Every week the jumbie-man spirits one or two of them away. They seem to cling to life, and Elizabeth is often puzzled. Why do they hold on to life when they're suffering so much?

Nobody fusses or wails for them. Sometimes Elizabeth sees the ancient black hearse clattering into the compound. Another government-burial. Tears burn her eyes. She swears to leave before it comes for her. New residents swiftly replace the departed ones.

In her ward, a small colour television resting on a low table flickers day and night, but the nurses huddle around it most of the time. Elizabeth has a portable radio, and occasionally she listens to music. She loves music and dancing. Her boyfriend used to take her dancing at posh nightclubs.

Elizabeth 'borrows' writing paper and pencils from the administration building. She writes letters to her boyfriend, even though she doesn't post them. But she's saving them for when he comes.

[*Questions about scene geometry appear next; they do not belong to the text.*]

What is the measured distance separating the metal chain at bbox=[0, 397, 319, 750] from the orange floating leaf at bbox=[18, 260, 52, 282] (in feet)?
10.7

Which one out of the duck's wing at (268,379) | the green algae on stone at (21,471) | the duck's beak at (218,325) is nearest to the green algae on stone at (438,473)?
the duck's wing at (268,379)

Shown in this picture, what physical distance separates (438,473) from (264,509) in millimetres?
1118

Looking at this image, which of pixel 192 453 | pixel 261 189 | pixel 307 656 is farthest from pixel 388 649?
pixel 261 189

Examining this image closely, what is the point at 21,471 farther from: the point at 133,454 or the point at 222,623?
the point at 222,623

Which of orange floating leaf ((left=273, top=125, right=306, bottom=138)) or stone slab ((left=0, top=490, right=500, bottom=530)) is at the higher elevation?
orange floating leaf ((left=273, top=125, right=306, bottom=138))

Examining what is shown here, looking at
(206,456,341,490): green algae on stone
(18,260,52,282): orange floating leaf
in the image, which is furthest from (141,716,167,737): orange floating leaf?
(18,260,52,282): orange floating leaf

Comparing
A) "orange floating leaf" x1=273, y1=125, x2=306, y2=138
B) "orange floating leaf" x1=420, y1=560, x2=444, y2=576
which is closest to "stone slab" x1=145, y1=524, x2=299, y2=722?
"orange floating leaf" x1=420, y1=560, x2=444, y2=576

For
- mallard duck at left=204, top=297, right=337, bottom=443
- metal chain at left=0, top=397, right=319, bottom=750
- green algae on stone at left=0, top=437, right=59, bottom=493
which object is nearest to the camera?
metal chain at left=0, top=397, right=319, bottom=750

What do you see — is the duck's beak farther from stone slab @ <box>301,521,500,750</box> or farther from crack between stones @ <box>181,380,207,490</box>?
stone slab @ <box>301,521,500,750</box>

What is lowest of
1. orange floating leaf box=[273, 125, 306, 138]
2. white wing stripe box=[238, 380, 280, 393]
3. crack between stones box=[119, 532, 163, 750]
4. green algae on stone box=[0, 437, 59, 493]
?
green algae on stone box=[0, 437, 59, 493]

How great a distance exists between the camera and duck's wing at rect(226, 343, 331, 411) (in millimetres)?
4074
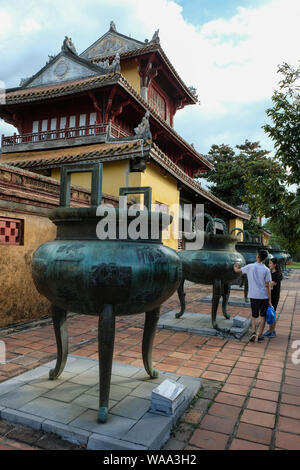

She cherishes a bit of solitary as often as possible, so she looks for empty darkened spaces, and tends her nails, or writes when she has stationery. Right now she doesn't have any paper, but she does have some chalk-white nail polish, bright red lipstick, and pink powder; and she had discovered a wig in the stuff someone donated yesterday. It's flame-orange, and it feels like straightened hair.

She had straightened her hair like that once, but now her hair feels stiff and fuzzy, like bush-fowl feathers. She decides to put on the wig. It will go well with the tight saffron blouse and the fuchsia cotton skirt she found in a donor pile. The skirt and blouse had a few 'moth holes', but they would work just dandy. If only she had a bottle of original French perfume, a pair of black high heel shoes, and a genuine-leather handbag, any colour would do. Earrings. She once had gold and silver ones, in all designs.

She takes her time and puts on her stuff in a distant corner of the ward.

Then she struts between the rows of beds with all the self-possession of a peafowl. The two nurses in charge stare wide-eyed as she approaches them.

'Eh, eh!' one exclaims. 'De girl Liz .... Look how she doll up, man! Hmm, she still look like a star.'

'Yeah, girl,' says the other, smiling at Elizabeth. 'Is true ...'

Elizabeth's throat constricts as pride and joy well up inside her. She strokes the silken surface of the wig, and for a moment feels sure it's her hair, her very own hair. Then she tells herself: This place isn't so bad after all. And it suddenly occurs to her that sometimes the food tastes real good, and charitable people bring great meals at least once a week. She whispers to herself: Listen, I ... I ... I've changed my mind about leaving. I'll stay till my boyfriend arrives.